Back to our hero of the thriller. How do you work a home into the novel? Perhaps the first attack by the villain is at his office. His people are attacked. If he’s an agent of the government, then home can be his country and he wants to protect the life he knows.

What are other ways to use creating a home for your protagonist to develop the plot of your novel?

Here are more tips on writing settings in a novel.

What is Your Favorite Literary Home?

This month, I’ll be writing about creating and developing settings in your novel. I’m writing a post on how to develop a home base for your protagonist, so I’m asking: what is your favorite literary home? I’m torn between 221 Baker Street, a hobbit hole in the Shire, and the alpaca farm in Ohio where my teen detective Rae Riley lives with her father, grandmother, and brothers. If you could make a home in any book, where would it be?

If you need inspiration, here are writing prompts for settings.

Dig Deeper to Write a Compelling Antagonist for Your Novel

Just like you have to investigate the history and psyche of your protagonist, you need to dig deeper to create a compelling antagonist for your novel. The biggest mistake I think rookie writers make when writing the antagonist, especially if he’s a villain, is …

He’s mean because he’s mean.

There is no more reason behind the antagonist’s dastardly actions than the writer needs him to do dastardly things. But that kind of shallow writing won’t create a compelling antagonist.

Build the antagonist like the protagonist.

Do you know her likes and dislikes? What personality type does he fit? Understanding your antagonist as well as your protagonist will make him come alive on the page. Below are a few points to keep in mind as you do your digging.

  • Make sure your antagonist is a worthy opponent. In a mystery, the antagonist has to be as clever as the protagonist or the protagonist will solve the mystery on page 10. Sometimes, writers make the protagonist so powerful or accomplished that the antagonist doesn’t stand a chance. Conversely, it’s all right to make an antagonist seem unbeatable. That will make readers root for your protagonist more. Just be sure that you create a believable trajectory for the protagonist to overcome a super-powerful antagonist.
  • If your antagonist is a villain, don’t glamorize the villainy. This can be easy for writers to do if they get carried away with wearing the black hat. You can have fun writing the villain, but within the novel, his evil actions should be treated by the other characters for what they are: evil.
  • If your antagonist is a villain, her backstory should explain, not excuse, her evil actions. Star Wars fans enjoy the prequel trilogy because it gives us the backstory of one of fiction’s greatest villains, Darth Vader. While these movies provide an explanation, they don’t offer the backstory as an excuse for Darth Vader subjecting the galaxy to terror and tyranny.

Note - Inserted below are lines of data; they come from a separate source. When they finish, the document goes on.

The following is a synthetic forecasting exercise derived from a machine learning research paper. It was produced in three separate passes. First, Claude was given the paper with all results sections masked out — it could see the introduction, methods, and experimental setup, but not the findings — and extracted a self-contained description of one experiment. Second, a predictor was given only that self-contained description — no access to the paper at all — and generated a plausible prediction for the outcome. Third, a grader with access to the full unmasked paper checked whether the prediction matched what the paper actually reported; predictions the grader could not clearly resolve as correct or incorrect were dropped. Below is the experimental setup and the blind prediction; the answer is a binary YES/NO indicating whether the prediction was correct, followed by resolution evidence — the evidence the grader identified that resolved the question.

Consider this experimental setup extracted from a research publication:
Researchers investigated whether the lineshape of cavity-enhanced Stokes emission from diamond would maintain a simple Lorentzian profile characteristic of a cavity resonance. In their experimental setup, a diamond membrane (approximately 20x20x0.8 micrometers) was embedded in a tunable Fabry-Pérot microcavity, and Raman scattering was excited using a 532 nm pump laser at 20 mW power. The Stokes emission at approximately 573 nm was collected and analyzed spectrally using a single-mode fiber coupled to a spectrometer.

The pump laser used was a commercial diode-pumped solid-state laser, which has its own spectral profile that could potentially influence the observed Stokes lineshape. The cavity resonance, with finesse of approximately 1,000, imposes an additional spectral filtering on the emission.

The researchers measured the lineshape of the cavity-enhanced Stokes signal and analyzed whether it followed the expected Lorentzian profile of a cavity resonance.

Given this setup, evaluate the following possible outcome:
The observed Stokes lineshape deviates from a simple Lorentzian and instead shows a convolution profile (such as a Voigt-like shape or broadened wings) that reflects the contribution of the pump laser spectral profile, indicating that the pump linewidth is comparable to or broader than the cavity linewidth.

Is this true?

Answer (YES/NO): NO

When I create the villain in one of my mystery novels–the character who has committed a crime and is trying to prevent anyone from discovering it was he or she–I ask myself a few questions:

  • Does the antagonist have a realistic motive to justify the crime? If my antagonist murders a man for stealing his lunch money in first grade, then I don’t have a realistic motive for murder.
  • Is the crime spur of the moment or planned? Certain personalities might commit a serious crime in the heat of the moment. Others definitely would not. I need to understand which camp my villain belongs to.
  • If the crime is planned, would the villain have the resources to do it? Does she have the intelligence to plot a locked room murder? To give herself an alibi? Is she deceptive enough not to give herself away to the police? How far will she go to protect herself from exposure to the authorities?

Here are all my tips and prompts this month on writing characters.

Who are some of your favorite antagonists? If you’ve created an antagonist, what are some problems you encountered while developing this character?